Stadswallen Brussel

Iedere morgen kondigde de wachtpost met zijn hoorn de dageraad en het openen van de poort aan. 's Nachts kon niemand de stad in of uit. Daarom waren er in de nabijheid van de poorten en bij de toegangswegen heel wat herbergen voor reizigers die te laat toekwamen. Aanvankelijk werden de stadspoorten en de versterkingen bediend door de adelijke families die een wachter benoemden voor iedere poort. Vanaf 1421 kwam het stadsbestuur ook in de handen van de gilden die een tweede wachter benoemden. Beiden waren nodig om het dubbele slot van de poort te ontsluiten.
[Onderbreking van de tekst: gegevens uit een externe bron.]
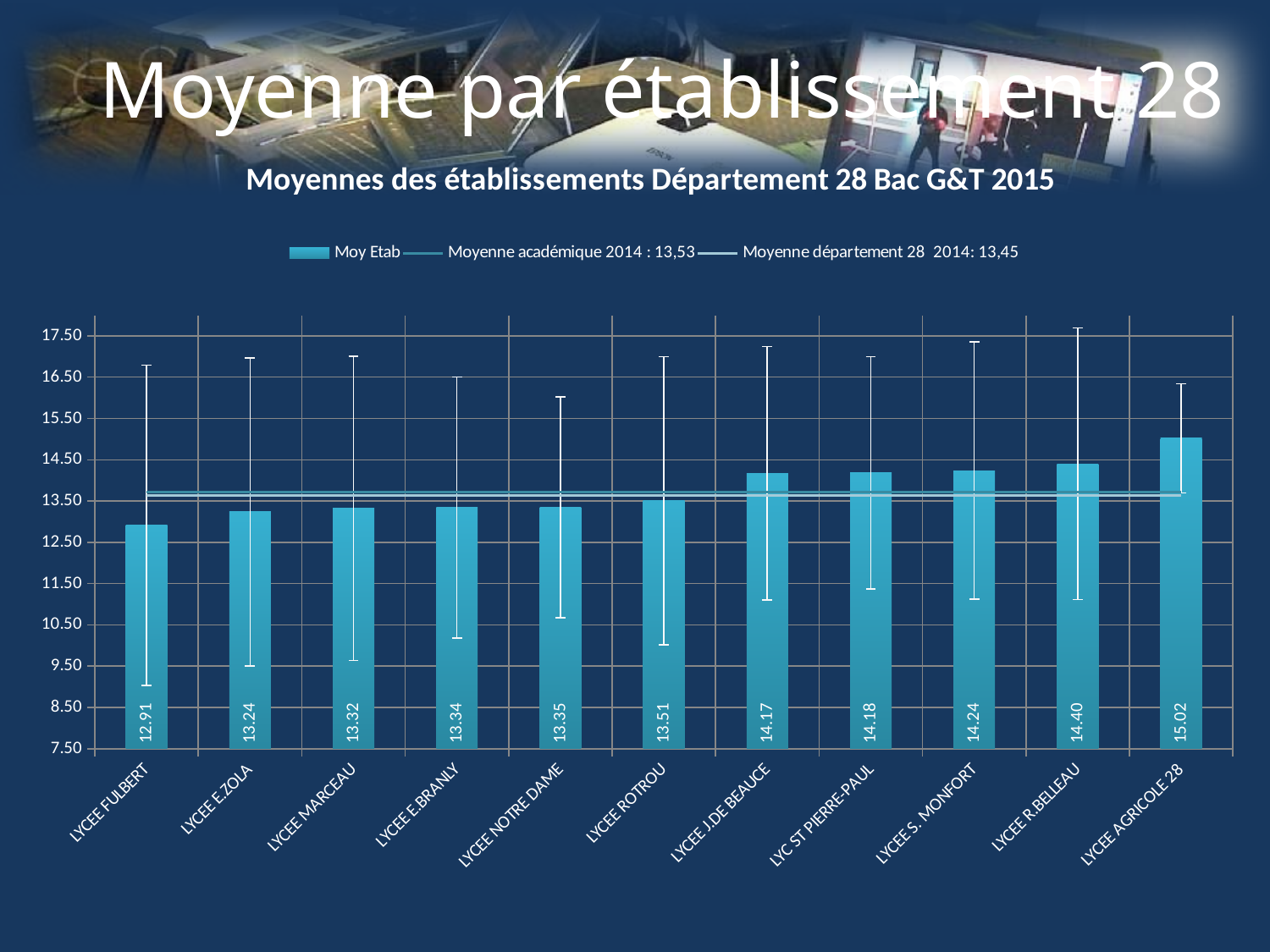
What is the difference between the values for LYCEE AGRICOLE 28 and LYCEE FULBERT? 2.11 How many series does the legend list? 3 What is the title of the chart? Moyennes des établissements Département 28 Bac G&T 2015 Which establishment has the lowest value? LYCEE FULBERT How many establishments are shown on the x axis? 11 Which is larger, the value for LYCEE ROTROU or the value for LYCEE S. MONFORT? LYCEE S. MONFORT What is the value for LYCEE J.DE BEAUCE? 14.17 Is the value for LYCEE E.ZOLA greater or less than 13.50? less What is the value for LYCEE R.BELLEAU? 14.40 What is the value for LYCEE FULBERT? 12.91 What kind of chart is this? combination bar and line chart Which establishment has the highest value? LYCEE AGRICOLE 28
Vanaf de opkomst van kanonnen in de 15de eeuw zorgden taluds voor de muren voor extra bescherming. Een aarden wal was veel beter bestand tegen beschietingen. Vanaf de 16de eeuw werden vooruitgeschoven versterkingen: halve manen opgetrokken. In de 17de eeuw werden dezer om gebouwd tot beschermende bastions.

In 1357 werd beslist een tweede stadsmuur op te trekken om ook de toenemende buitenwijken mee te beschermen.

De stadswal speelde ook een belangrijke rol in de interne orde handhaving. Vanaf de wallen en hoge stadspoorten had men een ruim overzicht en kon men alarm slaan bij stadsbranden of oproer. De stadswal betekende ook een fiscale grens waar tol werd geheven op binnen gebrachte goederen.